As soon as I looked at that I knew that not only do we need a wiring schematic it would be nice to have a port schematic on the hydraulic valve control, which ports are used  when the solenoid is opened then if you get it back working let us know what they did , thanks



Sent from my iPad using Tapatalk HD


----------



## Charley Davidson (Mar 28, 2013)

The guy couldn't figure it out(don't think he really tried) So it's back to figuring it out with you guys.


----------



## strantor (Mar 28, 2013)

Charley Davidson said:


> What are the 2 black things on the pump block?


Those are cartridge valves of some sort, could be anything. My votes for the 2 most likely possibilities are (vote #1) adjustable orifice valves for controlling extend/retract speeds, and (vote #2) - manual operators for testing extend/retract.


JOSHUAZ2 said:


> the third port confuses me though.
> 
> [...]
> 
> i believe port 1 and 2 to be regulated outputs and 3 would be the return.



I don't believe that there would be a visible "return" port since the tank and manifold are integrated. I think that 3rd port served another purpose that we may never know. Some lift gates have a smaller cylinder that performs an "open/close" function that is independent of the "lift/lower" function; could have been for that. Or it could have been to retract some sort of spring-loaded failsafe only if sufficient pressure was present. 

If I had this thing sitting on my work bench, I would wire the buttons to the solenoids, attach some clear hoses to all the ports and stuff the hoses back into the fill cap of the reservoir and start pushing buttons... see what happens. You don't absolutely have to know what functions these ports used to serve, you are repurposing. Find what ports work for you. play with the adjustments on the cartridge valves, have a blast. Wear gloves and eye protection


----------



## Cowman56141 (Mar 28, 2013)

• Data shown
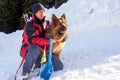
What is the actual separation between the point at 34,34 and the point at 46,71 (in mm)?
713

• What is asked
In the hydraulic pump thread, copy the passage starting at "Those are cartridge" and ending at "for testing extend/retract.", swapping "extend/retract speeds" for "lift/lower speeds". The data shown come from a separate source.

• Solution
Those are cartridge valves of some sort, could be anything. My votes for the 2 most likely possibilities are (vote #1) adjustable orifice valves for controlling lift/lower speeds, and (vote #2) - manual operators for testing extend/retract.